Although neither the US nor the Italian governments officially confirm the presence of such an arsenal in Italy, photographic evidence and independent research projects carried out on the Ghedi and Aviano’s military installations undeniably support such allegations.

According to a report compiled by the Nuclear Information Project – Federation of American Scientists in 2015, all NATO nuclear military sites in Europe recently underwent substantial renovation works in order to upgrade the poor security levels of their stockpiling facilities. Although these measures have been intended to boost the nuclear sites’ defense mechanism in the wake of terrorist threats, the sheer acknowledgement that such devices were stored unsafely for years – if not decades – raises alarming questions concerning their radiological repercussions on civilian population.
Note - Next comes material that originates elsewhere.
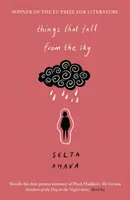 Rzeczy, które spadają z nieba: Książka znalazła się na długiej liście do International Dublin Literary Award, 2021 - Things That Fall from the Sky: Longlisted for the International Dublin Literary Award, 2021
Indeed, it comes perhaps as little surprise that, in addition to fifty nuclear devices, Aviano is home to one of the most advanced cancer research centers in Italy. When paired with the statistics showing the surrounding area as having a higher incidence of tumors than the national average, the cause-effect relation between the US base and the oncological hospital becomes something more than a modest assumption. Nuclear hazard aside, Aviano Air Base houses the largest United States Air Force forward operating base and telecommunication center in Europe, with over three thousand American military and civilian personnel employed in the face of nine thousand local inhabitants. Over the years, this disproportionate ratio has translated into the derangement of the urban landscape and economy, with scores of US-friendly businesses, “wild west”-styled diners and dedicated shops being opened in Aviano, thus further contributing to turning this otherwise rural – and very Italian – settlement into an American colonial outpost.
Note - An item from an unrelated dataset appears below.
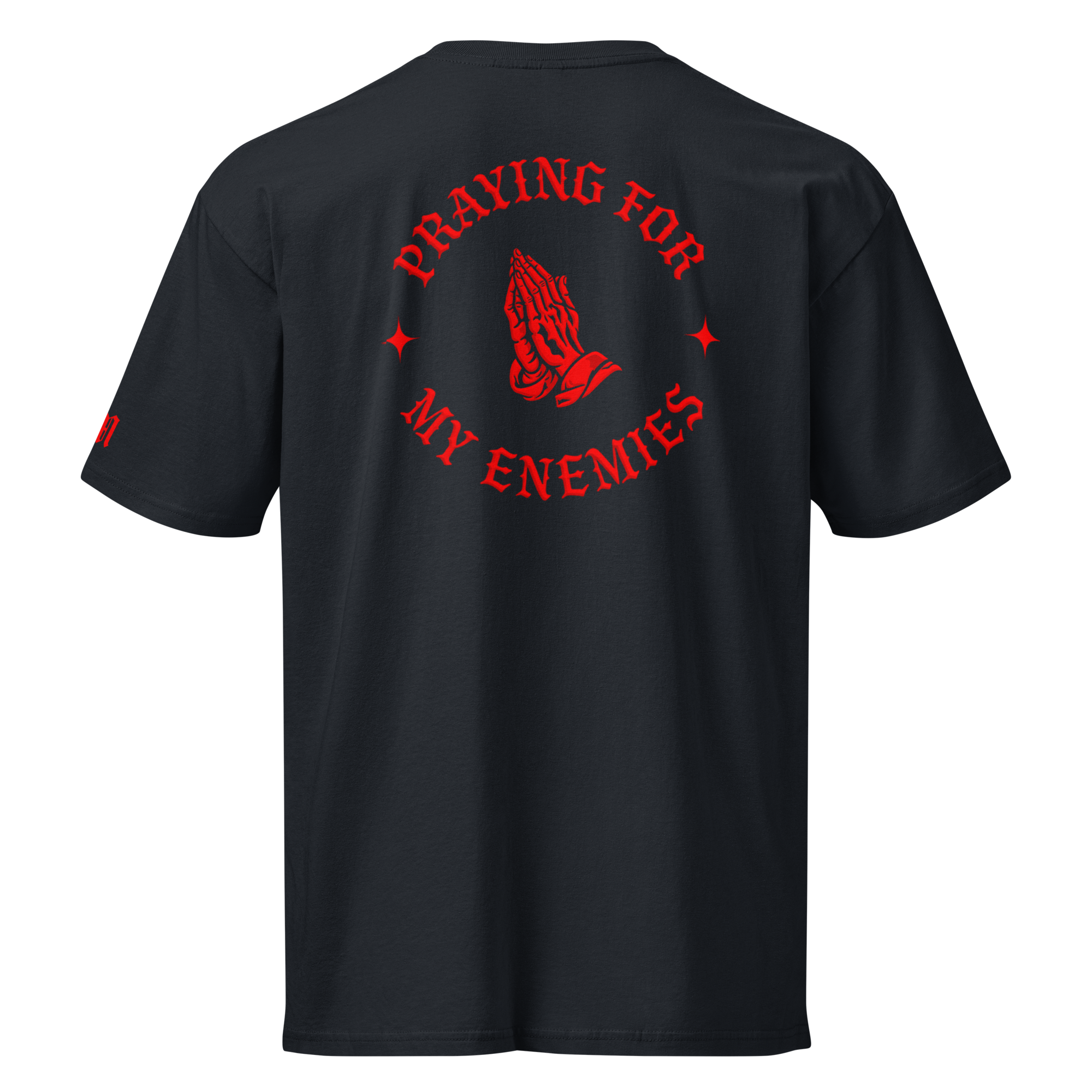 Praying for My Enemies Premium Design Short Sleeve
Ninety miles west of Aviano, Camp Ederle is home to the US Army Southern European Task Force (SETAF) in charge of US military forces deployed in Italy, Turkey and Greece. The base accommodates approximately two thousand troops, comprising an artillery battalion with nuclear capabilities.

Further west, in the coastal town of San Bartolomeo, the SACLANT Undersea Research Centre and Experimentation carries out secret marine research. Concern surrounding the center’s activity is somehow amplified by the fact that the installation is not reported on any NATO map.

The lengthy list additionally comprises the likes of Camp Darby in Tuscany, where the largest depot of US munitions is located, the Marines Corps Security Forces and Submarine base in Naples, and Sigonella, which is home to the largest US Navy Base in the Mediterranean.

Moreover, the Sardinian location of Capo Teulada offers the US military and their allies – such as Israel – the opportunity to practice bombing campaigns over sixty miles of pristine coast and Mediterranean scrubs.

A few years ago, Wikileaks disclosed a cable in which US Ambassador to Italy Mel Sembler, in relation to Italian support for the invasion of Iraq in 2003, claimed that Italy had conceded to virtually everything the United States had demanded. Sembler’s statement might just as well have served to describe Italy’s seventy-five-years-long subjugation to its American master.